Requirement
Write out each line of the entries below that holds the word "cellpadding".

Data for this exercise
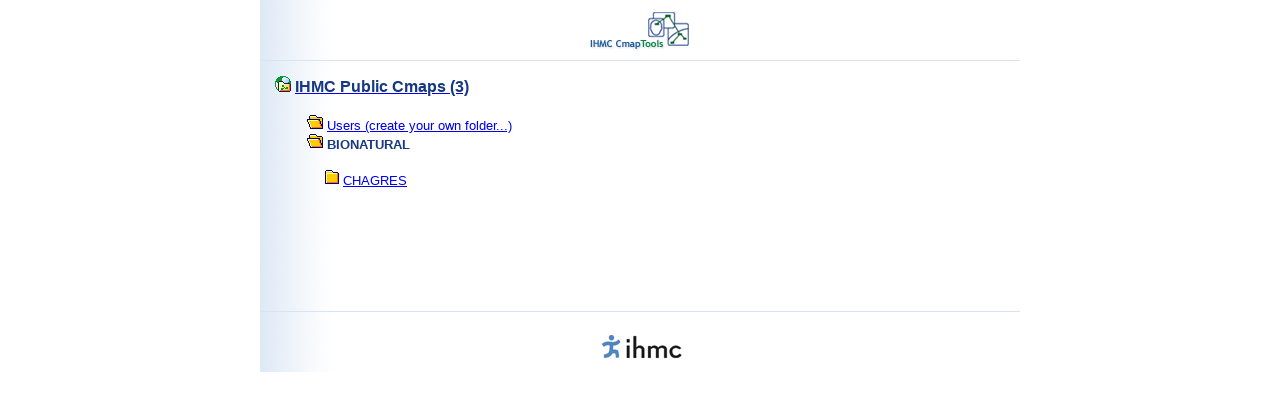

--- FILE ---
content_type: text/html;charset=utf-8
request_url: https://cmapsconverted.ihmc.us/rid=1M3QKD6NK-21ZJZJ1-21TR/BIONATURAL
body_size: 6778
content:
<!DOCTYPE HTML PUBLIC "-//W3C//DTD HTML 4.01 Transitional//EN">
<html>
  
  <HEAD>
    <!-- InstanceBeginEditable name="doctitle" -->
<TITLE>IHMC Public Cmaps (3)</TITLE>
<meta NAME = "GENERATOR"          CONTENT = "IHMC CmapServer 6.04.03 SL (Build 6.00.00.00) ">
  	<meta NAME = "KEYWORDS"           CONTENT = "IHMC, CmapTools, Concept Map, cmap, Concept Mapping, Cmap Tools, Knowledge Representation, knowledge model, knowledge elicitation, education, CmapServer ">
  	<meta NAME = "DESCRIPTION"        CONTENT = "IHMC CmapTools program empowers users to construct, navigate, share and criticize knowledge models represented as concept maps. IHMC CmapTools facilitates the manipulation of Concept Maps. It allows users to construct their Cmaps in their personal computer, share them on servers (CmapServers) anywhere on the Internet, link their Cmaps to other Cmaps on servers, automatically create web pages of their concept maps on servers, edit their maps synchronously (at the same time) with other users on the Internet, and search the web for information relevant to a concept map. Software Toolkit is composed of CmapTools Program and CmapServer">
  	<meta NAME = "AUTHOR"             CONTENT = "IHMC CmapTools">

    <!-- InstanceEndEditable --> 
    <meta http-equiv="Content-Type" content="text/html; charset=UTF-8">

    <!-- InstanceBeginEditable name="head" -->
    <link href="?image=images/DocumentStyles.css" rel="stylesheet" type="text/css">

    <!-- InstanceEndEditable -->
    <link href="?image=images/DocumentStyles.css" rel="stylesheet" type="text/css">

<script LANGUAGE="JavaScript1.2">
	  	<!--
		    //  PopUp --
		    //  Florida Institute for Human and Machine Cognition, http://www.ihmc.us/
		    //  CmapTools, Version 5.00, http://cmap.ihmc.us/
		    //  Modify by: CmapTools Developers, cmapsupport@ihmc.us
		    //  Date: 05/17/2006

		    var IE = 0;
		    var IE4PC = 0;
		    var NS = 0;
		    var GECKO = 0;

		    if (document.all) {                 // Internet Explorer Detected
			   IE = true;
		    }
		    else if (document.layers) {         // Netscape Navigator Detected
			   NS = true;
		    }
		    else if (document.getElementById) { // Netscape 6 Detected
		       GECKO = true;
		    }
		    else {
			   alert("Unrecognized Browser Detected::\nSorry, your browser is not compatible.");
		    }
	  	//-->
 	</script>

  </HEAD>
  
  <BODY bgcolor="#FFFFFF" color="#173883" leftmargin="0" topmargin="0" marginwidth="0" marginheight="0">
    
    <NOSCRIPT>
	    <table width=90% cellpadding=10>
	      <tr>
		<td bgcolor=ff4444>
		  <font color=000000 size=+1 face="helvetica">
		    <h1>Warning:</h1>
		    <b>JavaScript is turned OFF.  None of the links on this page will work until it is reactivated.
		      <p>
			<a href="http://cmap.ihmc.us/docs/EnablingJavaScript.html">
			  If you need help turning JavaScript On, click here.
			</a>
		      </p>
		    </b>
		</td>
	      </tr>
	    </table>
		<b> The IHMC CmapServer has information related to: IHMC, CmapTools, Concept Map, cmap, Concept Mapping, Knowledge Representation, knowledge model, knowledge elicitation, education, CmapServer. <b>
		<b> IHMC CmapTools (http://cmap.ihmc.us/) program empowers users to construct, navigate, share and criticize knowledge models represented as concept maps. IHMC CmapTools facilitates the manipulation of Concept Maps. It allows users to construct their Cmaps in their personal computer, share them on servers (CmapServers) anywhere on the Internet, link their Cmaps to other Cmaps on servers, automatically create web pages of their concept maps on servers, edit their maps synchronously (at the same time) with other users on the Internet, and search the web for information relevant to a concept map. Software Toolkit is composed of CmapTools Program and CmapServer <b>
	</NOSCRIPT>
	
    
    
    
    <table width="760" border="0" align="center" cellpadding="0" cellspacing="0" background="?image=images/PageBackground.gif">
        
    
      <tr> 
        <td width="100%">
          <div align="center">
            <a href="http://cmap.ihmc.us/">
              <img src="?image=images/cmapLogo.gif" width="128" height="60" border="0">
            </a>
          </div>
        </td>
      </tr>
    
      <tr> 
        <td colspan="3" valign="top">
          <img src="?image=images/BlueLinePixel.gif" width="100%" height="1">
        </td>
      </tr>

      <!-- InstanceBeginEditable name="Content" -->

      <!-- HtmlView::appendServerName:  -->
      <tr valign="top">
        <td colspan="3" style="padding:15">
              <img src="/?image=images/place.gif" width="16" height="16">
          <a href="/">
            <span class="TitleBodyText">
                IHMC Public Cmaps (3)
             </span>
          </a>
          <br>
          <br>
      <!-- HtmlView::appendFolderParents:  -->
          <span class="BodyText">
              &nbsp; &nbsp; &nbsp; &nbsp;
              <img src="/?image=images/openFolder.gif" width="16" height="16">
              <a href="/rid=1160514559572_1737856583_34544/Users%20(create%20your%20own%20folder...)">
              Users (create your own folder...)
              </a>
              <br>
          </span>
      <!-- HtmlView::appendFolderName:  -->
          &nbsp; &nbsp; &nbsp; &nbsp;
              <img src="/?image=images/openFolder.gif" width="16" height="16">
          <span class="BodyText">
            <strong>
              BIONATURAL
            </strong>
          </span>
      <!-- HtmlView::appendFolderContents:  -->
          <p>
            <span class="BodyText">
          &nbsp; &nbsp; &nbsp; &nbsp; &nbsp; &nbsp;
              <img src="/?icon=x-nlk-project/x-binary">
              <a href="/rid=1M3QKF2FD-177TKMJ-21V5/CHAGRES">
               CHAGRES
              </a>
              <br>
            </span>
          </p>
      <!-- HtmlView::appendFolderContentTail:  -->
         </td>
       </tr>
      <tr> <td colspan="3">&nbsp;</td> </tr>
      <tr> <td colspan="3">&nbsp;</td> </tr>
      <tr> <td colspan="3">&nbsp;</td> </tr>
      <tr> <td colspan="3">&nbsp;</td> </tr>
      <tr> <td colspan="3">&nbsp;</td> </tr>
      <tr> <td colspan="3">&nbsp;</td> </tr>

      <!-- InstanceEndEditable --> 
  
      <tr>
        <td colspan="3">
          <img src="?image=images/BlueLinePixel.gif" width="100%" height="1">
        </td>
      </tr>
  
      <tr> 
        <td colspan="3"> <div align="center">
          <a href="http://www.ihmc.us">
          <img src="?image=images/ihmcLogo.gif" width="113" height="60" border="0"></a></div>
          <div align="center"></div>
        </td>
      </tr>
    
    </table>
  </BODY>
  <!-- InstanceEnd -->
</HTML>


--- FILE ---
content_type: text/css
request_url: https://cmapsconverted.ihmc.us/rid=1M3QKD6NK-21ZJZJ1-21TR/BIONATURAL?image=images/DocumentStyles.css
body_size: 324
content:
.TitleBodyText {	font-family: Arial, Helvetica, sans-serif;	font-size: 16px;	font-style: normal;	font-weight: bolder;	text-transform: none;	color: #173883;}.BodyText {	font-family: Arial, Helvetica, sans-serif;	font-size: 13px;	font-style: normal;	font-weight: normal;	color: #173883;	text-decoration: none;}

Response
	    <table width=90% cellpadding=10>
    <table width="760" border="0" align="center" cellpadding="0" cellspacing="0" background="?image=images/PageBackground.gif">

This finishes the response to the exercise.